**Selected excerpt**
· · · · · · ·

In order to further assess the quality of Pyicos peak calling, we compared Pyicos with three other methods: MACS, FindPeaks and USeq. We evaluated the peak definition of the four methods in terms of motif content (Section 2). They all show a similar trend along the ranking, with Pyicos and MACS showing higher densities for all ranking positions (Fig. 1c and d and Supplementary Fig. S11). Moreover, calculating the spatial resolution (Section 2), the four methods show the largest agreement for the PR dataset, whereas USeq shows the lowest spatial resolution on NRSF, CEBPA and CTCF (Supplementary Fig. S12).
We also evaluated the accuracy of peak definition measuring the overlap of the selected peaks with a benchmarking set of positive and negative NRSF binding regions validated by ChIP-qPCR (Section 2). All four methods show high agreement for their top 3000 NRSF peaks in terms of overlap (Supplementary Table S1) and in terms of the pairwise correlations (Supplementary Table S2); hence, we expect they would achieve similar accuracies. Indeed, the four methods perform similarly well with an area under the ROC curve (AUC) between 0.90 and 0.91 (Table 1). We also compared the accuracy of peak definition of the selected peaks by calculating the distances between summit and peak centre as well as the lengths of the peaks. We found that USeq, which produces the shortest peaks (Supplementary Fig. S2), achieves the shortest distance between summit and peak centre, closely followed by Pyicos (Supplementary Fig. S13).
Finally, in order to test our software performance, we used ChIP-Seq data for the human transcription factor CEBPA (Schmidt et al., 2010) (Section 2). Running all four methods with conditions as similar as possible (Supplementary Material), we observed that Pyicos is more efficient in memory usage than the other three methods (Fig. 1e) and stays competitive in running time (Supplementary Fig. S14).
Methods to measure differential gene expression from RNA-Seq are generally based on EA between samples (Anders and Huber, 2010; Bullard et al., 2010; Oshlack et al., 2010; Robinson and Oshlack, 2010; Wang et al., 2010). Pyicos incorporates a method to detect regions of significant enrichment between two samples based on the comparison of the observed enrichment values with those measured between two replicas (Section 2). In order to establish the accuracy of Pyicos for detecting DE genes, we compared it first to the methods MATR (with replicas) and MARS (without replicas) from DEGseq (Wang et al., 2010), using RNA-Seq data from liver and kidney (Marioni et al., 2008). Both methods, DEGseq and Pyicos, can accept as input read counts or RPKM values for each gene; and they also can estimate a theoretical replica when an experimental one is not provided. We measured the significance of the enrichment of liver over kidney in all genes using four different combinations of input data: replicated count, non-replicated count, replicated RPKM and non-replicated RPKM. Comparing the Z-scores calculated by Pyicos and DEGseq, we observe a high correlation between both methods for all the inputs (Supplementary Table 3).

· · · · · · ·

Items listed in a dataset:

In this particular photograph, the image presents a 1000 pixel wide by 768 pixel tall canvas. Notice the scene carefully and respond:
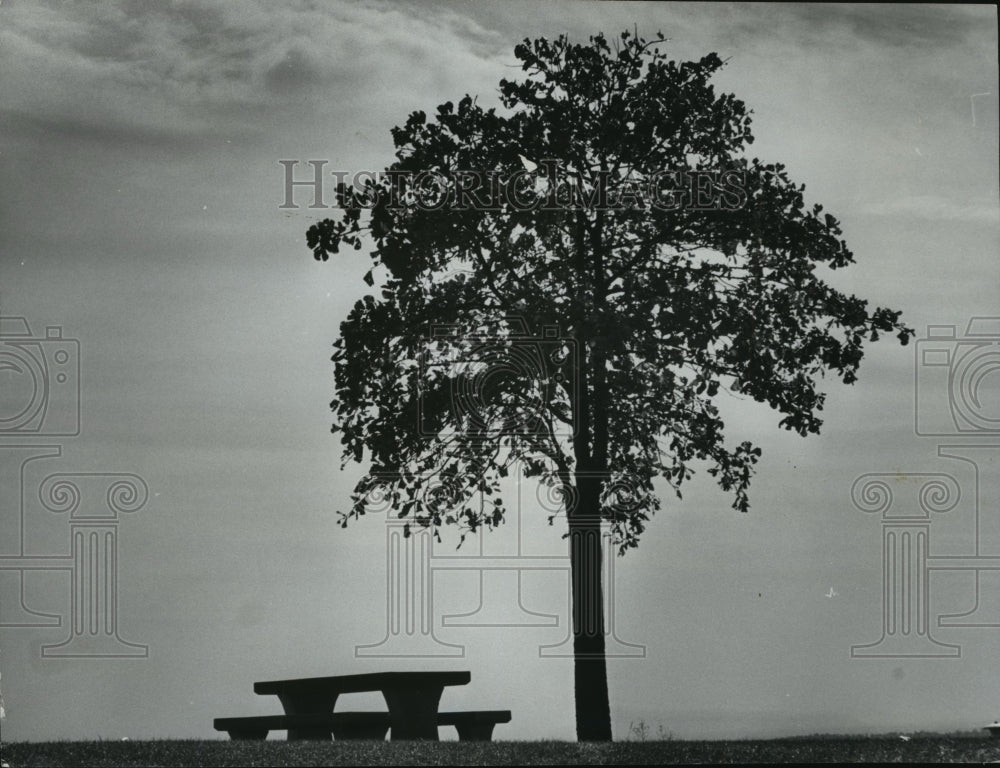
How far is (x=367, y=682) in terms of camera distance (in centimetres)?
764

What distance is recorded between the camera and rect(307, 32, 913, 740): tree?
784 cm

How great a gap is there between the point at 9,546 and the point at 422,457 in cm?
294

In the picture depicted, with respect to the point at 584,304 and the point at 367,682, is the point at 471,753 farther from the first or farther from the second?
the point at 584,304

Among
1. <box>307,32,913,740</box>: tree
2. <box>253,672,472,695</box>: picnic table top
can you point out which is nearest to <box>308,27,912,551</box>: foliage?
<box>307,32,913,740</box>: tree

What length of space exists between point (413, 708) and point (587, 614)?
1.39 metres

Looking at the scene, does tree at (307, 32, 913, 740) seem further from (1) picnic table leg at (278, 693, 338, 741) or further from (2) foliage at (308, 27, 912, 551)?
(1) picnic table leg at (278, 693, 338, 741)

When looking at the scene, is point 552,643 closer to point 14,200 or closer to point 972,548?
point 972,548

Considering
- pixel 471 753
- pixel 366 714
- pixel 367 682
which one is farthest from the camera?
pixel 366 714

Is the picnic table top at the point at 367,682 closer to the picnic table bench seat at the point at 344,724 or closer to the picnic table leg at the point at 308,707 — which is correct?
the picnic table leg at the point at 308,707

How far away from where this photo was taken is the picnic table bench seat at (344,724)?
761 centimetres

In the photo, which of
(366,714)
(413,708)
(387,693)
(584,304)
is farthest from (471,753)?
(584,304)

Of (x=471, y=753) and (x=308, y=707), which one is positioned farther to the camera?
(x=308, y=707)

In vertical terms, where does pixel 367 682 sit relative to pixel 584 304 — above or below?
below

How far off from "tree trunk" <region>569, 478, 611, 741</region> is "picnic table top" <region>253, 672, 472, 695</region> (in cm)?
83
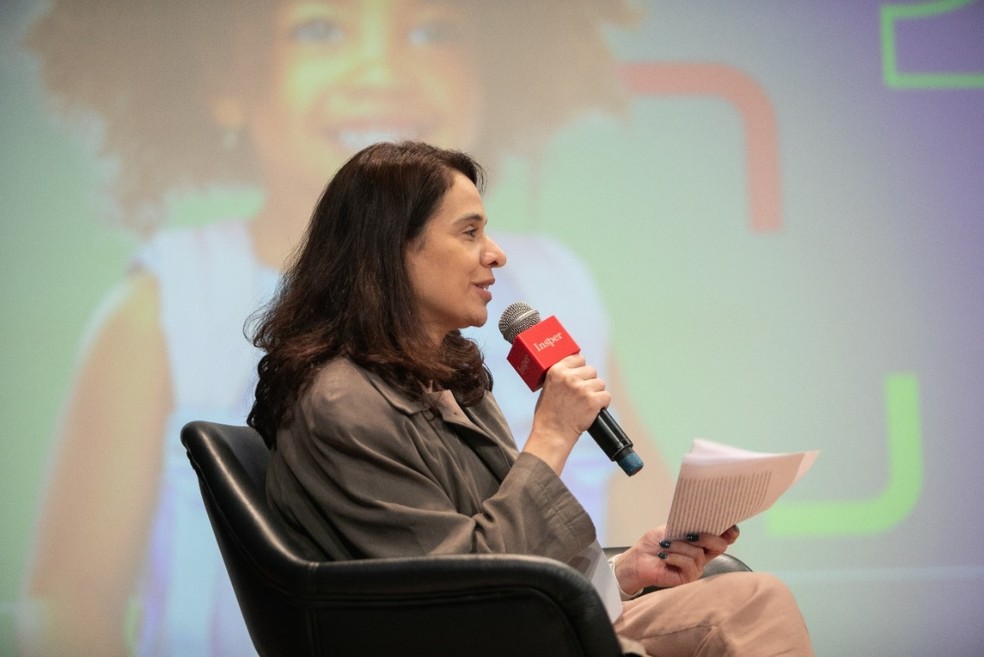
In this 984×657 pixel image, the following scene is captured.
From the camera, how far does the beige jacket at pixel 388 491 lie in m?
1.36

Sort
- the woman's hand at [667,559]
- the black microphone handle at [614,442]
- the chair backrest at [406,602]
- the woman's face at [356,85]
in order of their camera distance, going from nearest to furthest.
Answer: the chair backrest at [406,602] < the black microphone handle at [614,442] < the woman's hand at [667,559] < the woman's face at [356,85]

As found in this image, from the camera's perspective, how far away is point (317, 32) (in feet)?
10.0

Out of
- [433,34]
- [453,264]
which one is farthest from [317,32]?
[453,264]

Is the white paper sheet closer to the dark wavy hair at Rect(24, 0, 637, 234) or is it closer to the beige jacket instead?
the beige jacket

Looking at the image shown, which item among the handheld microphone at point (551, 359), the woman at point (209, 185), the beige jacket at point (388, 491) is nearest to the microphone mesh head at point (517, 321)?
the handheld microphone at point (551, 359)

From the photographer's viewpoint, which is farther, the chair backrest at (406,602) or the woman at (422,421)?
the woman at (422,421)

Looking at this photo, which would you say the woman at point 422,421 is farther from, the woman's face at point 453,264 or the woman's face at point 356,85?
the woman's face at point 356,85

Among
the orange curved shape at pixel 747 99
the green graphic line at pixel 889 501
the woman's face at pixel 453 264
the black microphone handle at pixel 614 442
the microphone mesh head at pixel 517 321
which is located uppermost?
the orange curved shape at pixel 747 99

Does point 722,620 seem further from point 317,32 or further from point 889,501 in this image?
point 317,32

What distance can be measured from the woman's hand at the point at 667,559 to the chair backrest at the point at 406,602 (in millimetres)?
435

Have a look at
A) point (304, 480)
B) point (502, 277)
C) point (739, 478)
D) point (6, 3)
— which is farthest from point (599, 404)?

· · · · · · ·

**Tasks**
A: In the Pyicos excerpt, what range of area under the ROC curve did the four methods reach?
B: For each statement, say whether it agrees with the Pyicos excerpt: (i) Pyicos uses memory more efficiently than the other three methods. (ii) MACS produces the shortest peaks. (iii) The four methods agree most on the CTCF dataset.
C: Write the next part of the Pyicos excerpt, picking up after its final sentence.

**Written answers**
A: Between 0.90 and 0.91.

B:
(i) Yes: "we observed that Pyicos is more efficient in memory usage than the other three methods"
(ii) No: "USeq, which produces the shortest peaks"
(iii) No: "the four methods show the largest agreement for the PR dataset"

C:
To further estimate the accuracy of Pyicos EA, we also ran DESeq (Anders and Huber, 2010) and edgeR (Robinson et al., 2010), on the same benchmarking sets, using again the four different input types. Using the microarray experiments from Marioni et al. (2008), we created a benchmarking set (Section 2). We found an overall good performance for Pyicos, with AUCs between 0.791 and 0.813 and a behaviour similar to DEGseq. All four methods agree similarly well with the benchmarking set when replicated read count data is used (Fig. 2a). However, we find greater disagreements between methods and lower accuracy for the other three input combinations (Supplementary Fig. S15 a–c). Moreover, the precision–recall curves show a similar level of agreement for replicated read count data (Fig. 2b) and confirm the good performance of Pyicos for all combination of inputs (Supplementary Fig. S15 d–f). For DESeq, it was not possible to make calculations on non-integer values, so we restricted the calculations to counts, which resulted in a high AUC when replicas were used. Although edgeR was developed for replicated count data, it was also run with non-replicated count data and performed similarly well.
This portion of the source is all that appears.